Millie Gibson is the episode’s soul, delivering a performance that’s raw, layered, and utterly gripping. As Ruby, now grappling with life post-TARDIS, she channels a companion’s trauma with heartbreaking precision—her eyes carry the weight of Daleks dodged and goblins faced, yet she’s still vulnerable enough to fall for a charmer’s lies. Her climactic “go to hell” to Conrad is a gut-punch, a moment where Gibson’s fury and fragility collide to devastating effect. Whether navigating UNIT’s chaos or confronting betrayal, she’s a force, her Northern humor and quiet strength making Ruby a companion who feels lived-in and real. Her pinstripe-clad look, evoking David Tennant’s Tenth Doctor, is a subtle nod that Gibson wears with swagger, proving she’s more than ready to carry an episode.

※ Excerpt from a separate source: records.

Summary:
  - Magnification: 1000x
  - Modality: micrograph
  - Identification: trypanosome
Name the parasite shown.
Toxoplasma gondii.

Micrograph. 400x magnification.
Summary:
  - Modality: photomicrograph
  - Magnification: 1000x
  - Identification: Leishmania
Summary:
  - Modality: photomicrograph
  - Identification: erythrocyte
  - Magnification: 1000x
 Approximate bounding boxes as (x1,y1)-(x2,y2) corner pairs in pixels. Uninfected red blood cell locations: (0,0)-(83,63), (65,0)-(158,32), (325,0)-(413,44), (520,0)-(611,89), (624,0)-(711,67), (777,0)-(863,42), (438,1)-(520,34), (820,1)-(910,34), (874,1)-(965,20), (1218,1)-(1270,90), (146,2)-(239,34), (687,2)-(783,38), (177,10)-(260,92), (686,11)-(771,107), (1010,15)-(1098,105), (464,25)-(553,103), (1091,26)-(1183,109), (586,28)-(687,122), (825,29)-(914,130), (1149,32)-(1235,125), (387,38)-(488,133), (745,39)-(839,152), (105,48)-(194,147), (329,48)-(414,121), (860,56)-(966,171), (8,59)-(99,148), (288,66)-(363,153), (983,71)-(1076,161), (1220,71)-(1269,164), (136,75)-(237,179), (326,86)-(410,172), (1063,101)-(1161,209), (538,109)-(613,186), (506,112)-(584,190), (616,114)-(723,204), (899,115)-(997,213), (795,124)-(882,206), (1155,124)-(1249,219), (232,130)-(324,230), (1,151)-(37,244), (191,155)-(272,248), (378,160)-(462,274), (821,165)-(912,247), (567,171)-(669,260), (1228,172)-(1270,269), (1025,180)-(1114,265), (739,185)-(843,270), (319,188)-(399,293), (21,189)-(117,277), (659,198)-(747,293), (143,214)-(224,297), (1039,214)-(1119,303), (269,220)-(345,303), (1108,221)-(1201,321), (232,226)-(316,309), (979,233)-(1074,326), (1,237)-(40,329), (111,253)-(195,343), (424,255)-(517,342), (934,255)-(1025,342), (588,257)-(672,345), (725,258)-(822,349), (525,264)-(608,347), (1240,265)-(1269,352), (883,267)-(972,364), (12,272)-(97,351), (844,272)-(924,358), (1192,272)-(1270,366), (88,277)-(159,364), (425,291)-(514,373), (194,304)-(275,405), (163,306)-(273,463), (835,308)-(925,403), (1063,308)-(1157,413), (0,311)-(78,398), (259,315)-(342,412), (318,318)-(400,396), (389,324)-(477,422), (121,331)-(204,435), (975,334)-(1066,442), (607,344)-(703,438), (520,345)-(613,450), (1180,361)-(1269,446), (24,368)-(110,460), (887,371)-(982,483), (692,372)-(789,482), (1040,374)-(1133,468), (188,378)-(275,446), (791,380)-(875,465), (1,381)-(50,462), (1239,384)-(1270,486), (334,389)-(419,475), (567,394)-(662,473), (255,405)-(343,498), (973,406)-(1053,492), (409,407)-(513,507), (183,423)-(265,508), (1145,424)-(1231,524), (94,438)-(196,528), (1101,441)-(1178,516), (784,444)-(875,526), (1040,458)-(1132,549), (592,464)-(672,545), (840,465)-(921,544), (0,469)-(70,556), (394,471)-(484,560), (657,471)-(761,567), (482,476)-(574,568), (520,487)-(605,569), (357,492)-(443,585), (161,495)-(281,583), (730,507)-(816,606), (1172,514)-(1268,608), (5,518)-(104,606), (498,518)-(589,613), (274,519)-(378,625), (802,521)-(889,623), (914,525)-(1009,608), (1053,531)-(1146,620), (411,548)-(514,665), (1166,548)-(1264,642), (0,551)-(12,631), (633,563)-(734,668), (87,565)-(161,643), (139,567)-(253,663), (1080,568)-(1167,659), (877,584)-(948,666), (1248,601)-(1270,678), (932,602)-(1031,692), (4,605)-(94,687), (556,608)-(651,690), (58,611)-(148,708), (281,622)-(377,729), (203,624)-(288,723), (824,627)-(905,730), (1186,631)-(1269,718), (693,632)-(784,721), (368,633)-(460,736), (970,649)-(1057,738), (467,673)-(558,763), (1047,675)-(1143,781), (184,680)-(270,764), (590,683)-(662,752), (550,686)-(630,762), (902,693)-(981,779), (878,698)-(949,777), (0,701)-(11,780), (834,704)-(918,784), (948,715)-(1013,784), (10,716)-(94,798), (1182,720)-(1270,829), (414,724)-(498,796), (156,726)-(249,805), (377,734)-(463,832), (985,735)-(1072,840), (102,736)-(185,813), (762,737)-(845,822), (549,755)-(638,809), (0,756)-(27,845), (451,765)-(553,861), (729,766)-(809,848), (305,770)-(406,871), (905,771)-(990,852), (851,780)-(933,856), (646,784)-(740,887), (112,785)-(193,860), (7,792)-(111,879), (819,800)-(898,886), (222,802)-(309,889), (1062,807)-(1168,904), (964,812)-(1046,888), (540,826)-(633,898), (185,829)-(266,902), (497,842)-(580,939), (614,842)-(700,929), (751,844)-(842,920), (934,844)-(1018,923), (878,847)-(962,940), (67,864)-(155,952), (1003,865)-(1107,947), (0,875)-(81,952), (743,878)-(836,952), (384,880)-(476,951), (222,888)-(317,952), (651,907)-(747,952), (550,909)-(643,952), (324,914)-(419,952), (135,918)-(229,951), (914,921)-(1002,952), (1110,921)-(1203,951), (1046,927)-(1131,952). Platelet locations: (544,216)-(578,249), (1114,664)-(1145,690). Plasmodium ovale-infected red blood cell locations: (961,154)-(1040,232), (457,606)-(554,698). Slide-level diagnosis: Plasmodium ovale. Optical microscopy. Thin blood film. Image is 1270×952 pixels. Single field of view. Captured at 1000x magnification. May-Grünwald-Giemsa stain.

Jonah Hauer-King’s Conrad Clark is the villain you love to loathe, his punchable evilness a masterstroke of casting. As a podcaster turned conspiracy kingpin, he’s all smarm and self-righteous rage, a grifter whose charm curdles into menace with every smirk. His refusal to believe in aliens, even as a Shreek snarls in his face, is both absurd and terrifyingly believable, a nod to real-world denialists who’d rather die than doubt. The final scene between Conrad and the Doctor is a triumph, Ncuti Gatwa’s Time Lord delivering a chilling monologue that’s less sermon than execution. His cold prophecy of Conrad’s fate—“I know exactly when and how you’ll die”—is Gatwa at his fiercest, a moment that cuts deeper than any laser. It’s a confrontation that elevates the episode, grounding its themes in raw, personal stakes.

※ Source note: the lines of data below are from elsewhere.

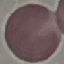

Summary:
  - Malaria status: uninfected
  - Stain: Giemsa
  - Image type: automatically extracted cell patch, resized to 64 × 64 pixels
  - Capture: smartphone camera at the microscope eyepiece
  - Preparation: thin smear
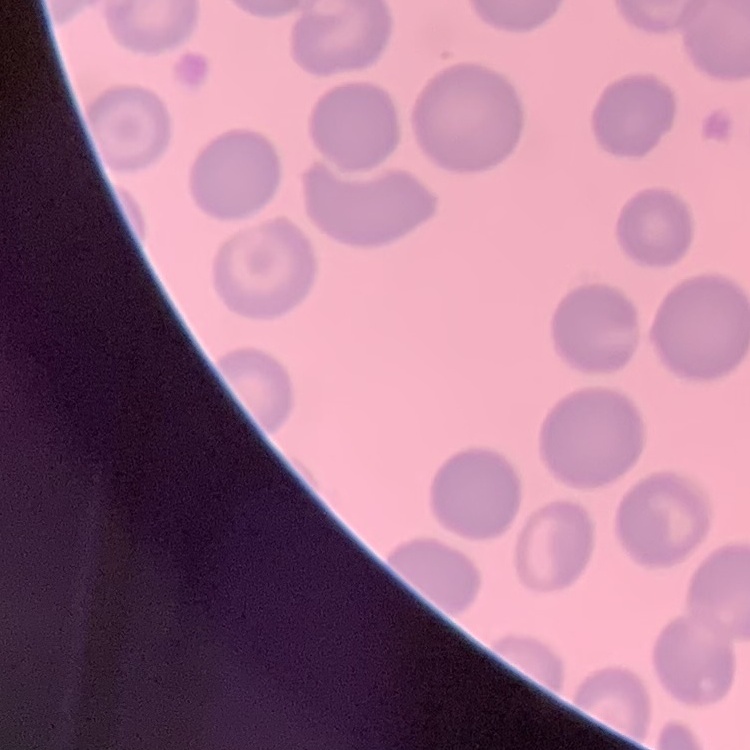
erythrocyte morphology = no rouleaux formation
image type = one tile cut from a larger photomicrograph
stain = Field's or Giemsa
preparation = thin blood smear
Classify this cell by malaria status.
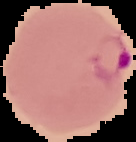

Parasitized.

preparation = thin blood smear
image type = segmented cell region on a black background
image size = 136×142 pixels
State the blood parasite species.
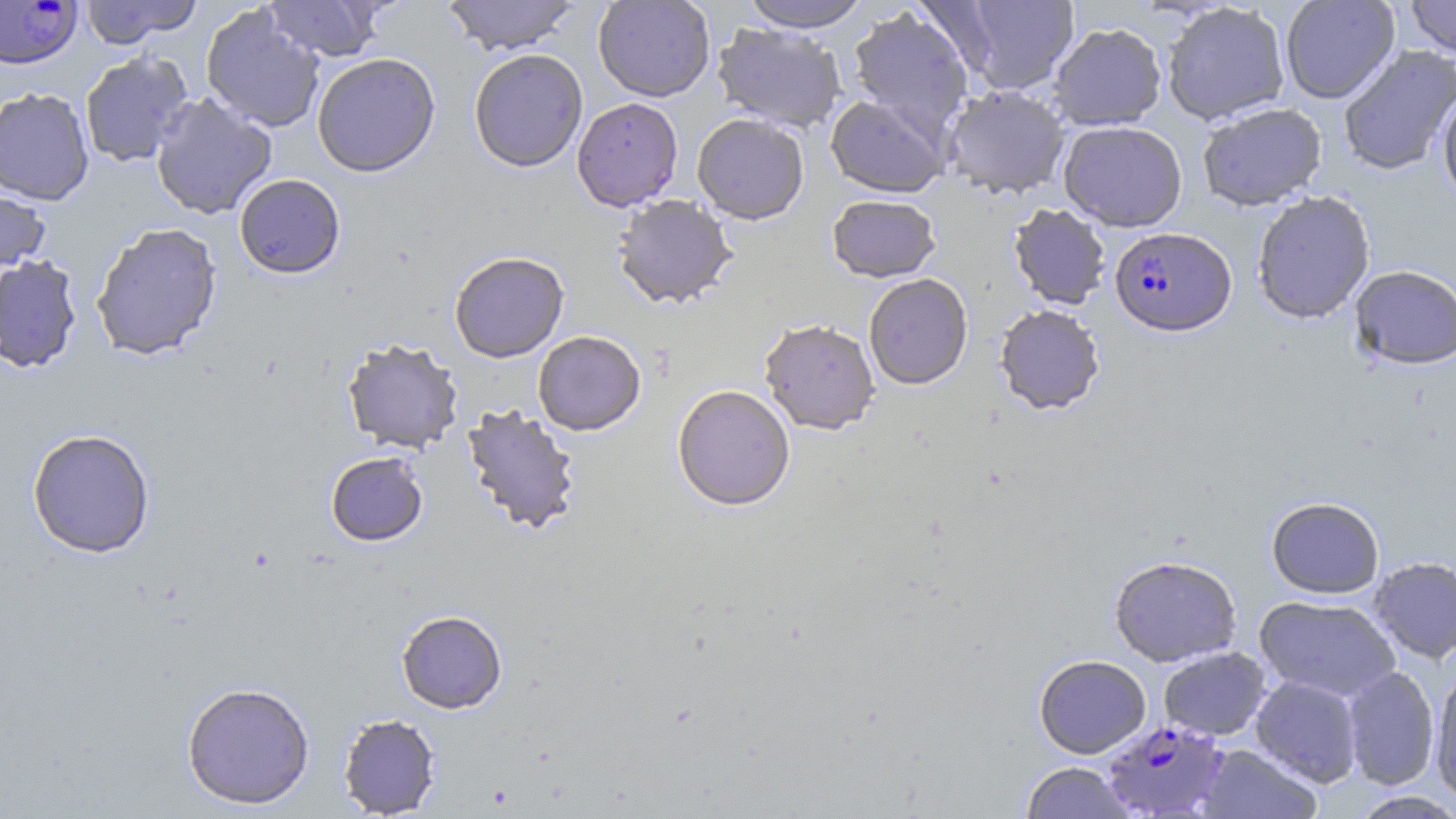

Plasmodium falciparum.

Approximate bounding boxes as [x1, y1, x2, y2] in pixels. Plasmodium falciparum-infected red blood cell locations: [0, 0, 83, 69], [1110, 227, 1236, 337], [1102, 719, 1229, 818]. Uninfected red blood cell locations: [80, 0, 202, 47], [263, 0, 386, 62], [442, 0, 580, 55], [593, 0, 715, 102], [736, 0, 873, 32], [949, 0, 1079, 95], [1280, 0, 1400, 104], [1405, 0, 1456, 59], [1161, 3, 1291, 125], [201, 5, 325, 133], [847, 7, 974, 138], [712, 23, 847, 133], [1048, 23, 1167, 131], [1338, 45, 1456, 176], [469, 48, 588, 172], [79, 51, 194, 168], [311, 52, 440, 177], [942, 85, 1070, 199], [1437, 85, 1456, 207], [0, 87, 95, 205], [150, 92, 277, 220], [825, 94, 951, 198], [572, 97, 683, 211], [1197, 102, 1327, 211], [692, 113, 810, 225], [1058, 121, 1188, 232], [234, 174, 346, 278], [0, 184, 51, 276], [1252, 190, 1375, 324], [827, 194, 941, 283], [612, 195, 738, 310], [1009, 204, 1111, 309], [90, 222, 223, 361], [449, 251, 569, 363], [0, 254, 83, 373], [1349, 265, 1456, 371], [863, 273, 973, 390], [994, 304, 1105, 415], [759, 318, 880, 435], [533, 330, 646, 435], [342, 337, 464, 454], [672, 384, 796, 512], [461, 404, 582, 536], [26, 427, 156, 558], [325, 452, 428, 546], [1266, 496, 1385, 599], [1109, 555, 1242, 667], [1368, 556, 1456, 663], [1254, 595, 1401, 702], [396, 610, 507, 713], [1158, 647, 1272, 741], [1034, 654, 1151, 758], [1342, 666, 1439, 790], [1429, 670, 1456, 802], [1250, 675, 1363, 787], [181, 681, 315, 809], [337, 712, 442, 817], [1197, 744, 1322, 818], [1020, 762, 1136, 818], [1350, 791, 1456, 818]. Single field of view. Thin blood film. Light microscopy. May-Grünwald-Giemsa-stained preparation. Captured at 1000x magnification. Image is 1456×819 pixels.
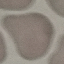
malaria_status: uninfected
capture: smartphone camera at the microscope eyepiece
preparation: thin smear
image_type: cell patch, automatically extracted from a larger field of view and resized to 64 × 64 pixels
stain: Giemsa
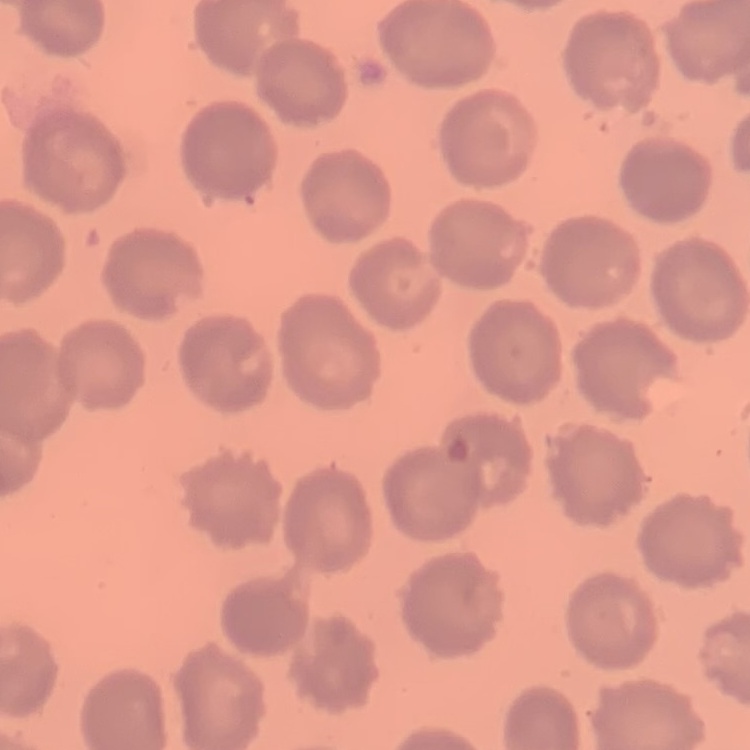

Summary:
  - Erythrocyte morphology: no rouleaux formation
  - Stain: Field's or Giemsa
  - Preparation: thin blood smear
  - Image type: one tile cut from a larger photomicrograph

Yet, Lucky Day falters in its handling of the Think Tank focus group, a plot device that feels like a sledgehammer where a scalpel was needed. This shadowy collective, peddling anti-UNIT conspiracies, aims to skewer online radicalization but lands as a caricature, too broad to truly unsettle. The group’s livestreamed stunts and doxxing of UNIT staff are timely but lack nuance, echoing the heavy-handedness of past Davies missteps like Orphan 55. Worse, the choice of Conrad as yet another straight white male villain feels like a tired trope. While Hauer-King’s performance is undeniable, the archetype—another privileged dude weaponizing charisma for chaos—feels like low-hanging fruit in a show that’s tackled far more complex evils. It’s a critique echoed in reviews noting the episode’s failure to fully explore Conrad’s motivations, leaving him a composite of grifter, incel, and reactionary without a clear arc.

Still, Lucky Day is a bold swing, its flaws outweighed by its emotional core. Gibson’s powerhouse turn, Hauer-King’s odious villainy, and that searing final showdown make it a memorable chapter, even if its conspiracy thread feels more like a Reddit rant than a revelation. With Mrs. Flood’s cryptic jailbreak of Conrad hinting at bigger schemes, the episode plants seeds for a season that’s clearly building to something grand. It’s Doctor Who at its most human—messy, heartfelt, and defiantly alive.

Ten Interesting Things from "Lucky Day":
  • Gibson’s Grit: Millie Gibson’s Ruby is a revelation, her raw pain and fiery “go to hell” making her a standout in this Doctor-lite tale.
  • Conrad’s Creep: Jonah Hauer-King’s Conrad is deliciously detestable, his smug denial of a snarling Shreek chillingly real.
  • Doctor’s Fury: The final Conrad-Doctor clash, with Gatwa’s icy prophecy, is a highlight, showcasing a fiercer Time Lord.
  • Shreek’s Slime: The Blue Peter-designed Shreek, with its gooey menace, adds a creepy edge to the conspiracy chaos.
  • UNIT’s Edge: Kate Stewart’s brutal choice to unleash the Shreek on Conrad shows a darker, compelling side.
  • Media Satire: Cameos from Joel Dommett and Alex Jones, plus Trinity Wells, ground the episode in sharp, modern commentary.
  • Pinstripe Nod: Ruby’s David Tennant-inspired outfit is a cheeky costume callback, worn with swagger by Gibson.
  • Mrs. Flood’s Move: Anita Dobson’s mysterious jailbreak of Conrad teases a villainous arc that’s yet to unfold.
  • Pub Scene Chill: A gliding camera shot revealing Conrad’s fate in a pub is a directorial gem, silent but sinister.
  • PTSD Thread: Ruby’s subtle PTSD from her TARDIS days adds depth, making her vulnerability resonate.